-- Input for this task start --

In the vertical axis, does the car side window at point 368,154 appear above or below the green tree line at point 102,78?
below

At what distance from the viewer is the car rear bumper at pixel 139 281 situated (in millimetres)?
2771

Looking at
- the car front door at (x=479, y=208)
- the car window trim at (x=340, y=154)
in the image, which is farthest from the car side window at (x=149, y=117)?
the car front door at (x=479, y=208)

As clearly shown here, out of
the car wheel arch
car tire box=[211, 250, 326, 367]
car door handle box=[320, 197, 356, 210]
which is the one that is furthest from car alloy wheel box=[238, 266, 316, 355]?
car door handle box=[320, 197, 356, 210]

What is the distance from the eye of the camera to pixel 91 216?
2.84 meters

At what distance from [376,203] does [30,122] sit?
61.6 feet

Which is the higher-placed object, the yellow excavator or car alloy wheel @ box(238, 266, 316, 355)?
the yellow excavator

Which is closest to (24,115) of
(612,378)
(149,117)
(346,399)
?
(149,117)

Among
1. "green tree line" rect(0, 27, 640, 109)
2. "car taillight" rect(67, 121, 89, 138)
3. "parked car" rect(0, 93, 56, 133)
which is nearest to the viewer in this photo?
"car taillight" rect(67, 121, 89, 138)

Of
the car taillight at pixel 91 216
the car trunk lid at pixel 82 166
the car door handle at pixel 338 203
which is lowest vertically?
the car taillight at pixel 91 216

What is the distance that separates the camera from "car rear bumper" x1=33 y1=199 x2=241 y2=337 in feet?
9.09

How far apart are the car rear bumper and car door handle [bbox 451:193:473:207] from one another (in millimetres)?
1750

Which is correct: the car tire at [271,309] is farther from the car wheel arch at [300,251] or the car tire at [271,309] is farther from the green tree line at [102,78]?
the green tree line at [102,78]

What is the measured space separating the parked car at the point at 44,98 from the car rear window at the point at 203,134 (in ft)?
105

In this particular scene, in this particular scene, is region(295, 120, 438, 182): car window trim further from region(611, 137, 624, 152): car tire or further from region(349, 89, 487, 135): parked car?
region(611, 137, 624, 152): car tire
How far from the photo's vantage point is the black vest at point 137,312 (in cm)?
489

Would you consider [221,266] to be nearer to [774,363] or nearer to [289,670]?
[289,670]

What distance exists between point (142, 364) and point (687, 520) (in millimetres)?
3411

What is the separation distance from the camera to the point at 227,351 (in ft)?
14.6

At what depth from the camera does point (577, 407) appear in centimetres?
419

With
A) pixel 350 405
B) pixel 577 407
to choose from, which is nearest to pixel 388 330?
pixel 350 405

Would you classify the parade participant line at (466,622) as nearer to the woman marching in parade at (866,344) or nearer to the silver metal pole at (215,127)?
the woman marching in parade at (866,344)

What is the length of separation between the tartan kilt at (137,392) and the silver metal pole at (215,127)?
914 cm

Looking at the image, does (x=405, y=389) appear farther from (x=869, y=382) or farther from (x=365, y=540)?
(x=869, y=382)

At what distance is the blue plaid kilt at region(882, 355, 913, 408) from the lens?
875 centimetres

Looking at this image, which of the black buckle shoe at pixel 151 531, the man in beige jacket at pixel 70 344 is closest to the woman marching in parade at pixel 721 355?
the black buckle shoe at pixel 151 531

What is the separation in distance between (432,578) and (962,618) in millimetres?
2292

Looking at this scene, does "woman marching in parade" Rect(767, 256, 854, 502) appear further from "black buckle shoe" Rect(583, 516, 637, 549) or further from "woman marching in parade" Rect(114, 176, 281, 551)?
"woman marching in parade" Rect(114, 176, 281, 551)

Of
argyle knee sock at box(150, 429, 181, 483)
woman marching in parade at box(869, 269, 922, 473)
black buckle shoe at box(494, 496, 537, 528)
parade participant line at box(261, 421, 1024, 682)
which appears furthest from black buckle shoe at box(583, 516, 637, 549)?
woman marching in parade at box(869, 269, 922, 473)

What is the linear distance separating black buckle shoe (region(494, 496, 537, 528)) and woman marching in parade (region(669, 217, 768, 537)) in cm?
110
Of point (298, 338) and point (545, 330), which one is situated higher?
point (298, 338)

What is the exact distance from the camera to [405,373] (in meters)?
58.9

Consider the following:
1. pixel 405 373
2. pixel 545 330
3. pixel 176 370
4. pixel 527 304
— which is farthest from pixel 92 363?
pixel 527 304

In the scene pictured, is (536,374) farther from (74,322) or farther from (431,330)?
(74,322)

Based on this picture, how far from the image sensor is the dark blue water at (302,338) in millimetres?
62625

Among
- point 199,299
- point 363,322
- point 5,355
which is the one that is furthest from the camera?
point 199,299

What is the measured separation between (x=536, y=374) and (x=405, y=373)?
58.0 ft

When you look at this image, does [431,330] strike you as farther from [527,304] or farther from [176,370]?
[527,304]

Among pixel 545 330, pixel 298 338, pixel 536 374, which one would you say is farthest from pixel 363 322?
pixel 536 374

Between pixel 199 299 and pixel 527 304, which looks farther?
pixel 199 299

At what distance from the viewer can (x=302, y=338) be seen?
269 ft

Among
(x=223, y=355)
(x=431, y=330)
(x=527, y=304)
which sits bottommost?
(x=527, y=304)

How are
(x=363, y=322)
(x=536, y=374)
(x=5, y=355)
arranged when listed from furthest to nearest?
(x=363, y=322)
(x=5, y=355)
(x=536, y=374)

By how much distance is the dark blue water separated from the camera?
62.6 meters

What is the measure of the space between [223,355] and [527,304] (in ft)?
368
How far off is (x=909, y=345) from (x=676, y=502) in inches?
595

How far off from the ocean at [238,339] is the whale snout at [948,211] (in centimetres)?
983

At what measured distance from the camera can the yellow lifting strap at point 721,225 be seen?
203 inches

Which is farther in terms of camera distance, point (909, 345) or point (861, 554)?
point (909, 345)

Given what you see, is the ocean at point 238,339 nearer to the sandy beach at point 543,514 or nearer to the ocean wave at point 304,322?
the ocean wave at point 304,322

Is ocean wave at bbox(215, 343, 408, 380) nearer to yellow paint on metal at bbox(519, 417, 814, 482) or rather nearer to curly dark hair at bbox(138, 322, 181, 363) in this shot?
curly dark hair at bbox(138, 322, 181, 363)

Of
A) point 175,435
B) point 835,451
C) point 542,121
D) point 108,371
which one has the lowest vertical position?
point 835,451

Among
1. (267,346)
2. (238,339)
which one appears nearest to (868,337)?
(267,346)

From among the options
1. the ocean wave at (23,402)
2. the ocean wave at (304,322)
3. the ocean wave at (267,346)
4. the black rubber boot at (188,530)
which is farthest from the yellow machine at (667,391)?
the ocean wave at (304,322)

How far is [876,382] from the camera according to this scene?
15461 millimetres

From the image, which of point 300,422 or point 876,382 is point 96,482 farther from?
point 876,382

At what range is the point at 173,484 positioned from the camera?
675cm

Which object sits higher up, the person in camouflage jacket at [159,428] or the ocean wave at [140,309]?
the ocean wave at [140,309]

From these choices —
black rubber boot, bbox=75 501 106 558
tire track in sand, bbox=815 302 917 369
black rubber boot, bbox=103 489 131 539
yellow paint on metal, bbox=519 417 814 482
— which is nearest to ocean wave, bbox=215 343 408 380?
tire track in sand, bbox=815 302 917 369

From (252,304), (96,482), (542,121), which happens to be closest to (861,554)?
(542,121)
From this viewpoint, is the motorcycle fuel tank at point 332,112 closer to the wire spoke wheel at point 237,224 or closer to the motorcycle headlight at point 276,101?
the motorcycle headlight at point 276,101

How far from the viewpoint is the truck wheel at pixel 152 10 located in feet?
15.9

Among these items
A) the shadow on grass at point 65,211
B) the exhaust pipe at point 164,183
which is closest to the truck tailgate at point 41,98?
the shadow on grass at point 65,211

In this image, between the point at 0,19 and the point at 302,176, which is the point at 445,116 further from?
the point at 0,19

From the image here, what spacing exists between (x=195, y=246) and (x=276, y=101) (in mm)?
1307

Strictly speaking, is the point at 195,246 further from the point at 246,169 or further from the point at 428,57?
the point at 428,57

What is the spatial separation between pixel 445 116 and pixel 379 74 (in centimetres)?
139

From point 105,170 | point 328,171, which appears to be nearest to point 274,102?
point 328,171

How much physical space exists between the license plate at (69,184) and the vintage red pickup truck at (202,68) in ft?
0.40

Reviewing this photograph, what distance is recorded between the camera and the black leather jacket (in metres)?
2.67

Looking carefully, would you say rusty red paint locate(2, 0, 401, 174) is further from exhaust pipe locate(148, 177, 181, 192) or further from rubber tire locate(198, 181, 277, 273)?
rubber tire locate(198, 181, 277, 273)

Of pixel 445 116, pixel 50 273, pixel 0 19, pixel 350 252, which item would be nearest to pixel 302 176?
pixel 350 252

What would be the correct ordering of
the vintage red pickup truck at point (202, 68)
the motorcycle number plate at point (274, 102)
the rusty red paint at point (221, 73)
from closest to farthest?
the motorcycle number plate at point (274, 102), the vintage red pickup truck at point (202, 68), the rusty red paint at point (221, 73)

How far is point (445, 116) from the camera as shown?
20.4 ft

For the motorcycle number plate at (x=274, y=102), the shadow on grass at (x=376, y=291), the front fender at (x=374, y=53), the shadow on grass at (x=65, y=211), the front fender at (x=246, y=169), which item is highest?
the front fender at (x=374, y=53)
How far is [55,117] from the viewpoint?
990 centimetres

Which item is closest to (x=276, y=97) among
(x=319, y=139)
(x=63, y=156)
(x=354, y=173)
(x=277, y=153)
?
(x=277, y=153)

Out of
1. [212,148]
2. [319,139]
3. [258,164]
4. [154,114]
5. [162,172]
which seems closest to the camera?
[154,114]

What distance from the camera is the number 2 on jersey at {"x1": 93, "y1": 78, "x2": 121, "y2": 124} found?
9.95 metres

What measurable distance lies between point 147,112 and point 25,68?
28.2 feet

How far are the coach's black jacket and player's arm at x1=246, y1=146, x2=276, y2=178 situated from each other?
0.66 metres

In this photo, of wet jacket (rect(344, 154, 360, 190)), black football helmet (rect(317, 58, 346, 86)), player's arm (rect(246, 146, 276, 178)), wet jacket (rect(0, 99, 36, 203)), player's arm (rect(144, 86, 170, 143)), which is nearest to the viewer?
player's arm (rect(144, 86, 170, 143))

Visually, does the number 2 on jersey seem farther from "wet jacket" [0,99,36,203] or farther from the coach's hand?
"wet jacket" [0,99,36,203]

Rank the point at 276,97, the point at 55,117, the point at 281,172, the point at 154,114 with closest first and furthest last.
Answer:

-- Input for this task end --

[Goal]: Print only the lines from the one with "Of pixel 445" to the end of the records, both included.

[Solution for this problem]:
Of pixel 445 116, pixel 50 273, pixel 0 19, pixel 350 252, which item would be nearest to pixel 302 176?
pixel 350 252

What would be the correct ordering of
the vintage red pickup truck at point (202, 68)
the motorcycle number plate at point (274, 102)
the rusty red paint at point (221, 73)
from closest to farthest?
the motorcycle number plate at point (274, 102), the vintage red pickup truck at point (202, 68), the rusty red paint at point (221, 73)

How far is point (445, 116) from the camera as shown?
20.4 ft

For the motorcycle number plate at (x=274, y=102), the shadow on grass at (x=376, y=291), the front fender at (x=374, y=53), the shadow on grass at (x=65, y=211), the front fender at (x=246, y=169), which item is highest?
the front fender at (x=374, y=53)
How far is [55,117] from the viewpoint?
990 centimetres

Which item is closest to (x=276, y=97) among
(x=319, y=139)
(x=63, y=156)
(x=354, y=173)
(x=277, y=153)
?
(x=277, y=153)

Out of
1. [212,148]
2. [319,139]
3. [258,164]
4. [154,114]
5. [162,172]
which seems closest to the camera?
[154,114]

What distance from the camera is the number 2 on jersey at {"x1": 93, "y1": 78, "x2": 121, "y2": 124} found?
9.95 metres

What measurable distance lies between point 147,112 and point 25,68?
28.2 feet

How far are the coach's black jacket and player's arm at x1=246, y1=146, x2=276, y2=178 situated from each other?
0.66 metres

In this photo, of wet jacket (rect(344, 154, 360, 190)), black football helmet (rect(317, 58, 346, 86)), player's arm (rect(246, 146, 276, 178)), wet jacket (rect(0, 99, 36, 203)), player's arm (rect(144, 86, 170, 143)), which is nearest to the viewer?
player's arm (rect(144, 86, 170, 143))

Visually, does the number 2 on jersey seem farther from "wet jacket" [0,99,36,203] or farther from the coach's hand?
"wet jacket" [0,99,36,203]

Rank the point at 276,97, the point at 55,117, the point at 281,172, the point at 154,114 with closest first and furthest last.
Answer:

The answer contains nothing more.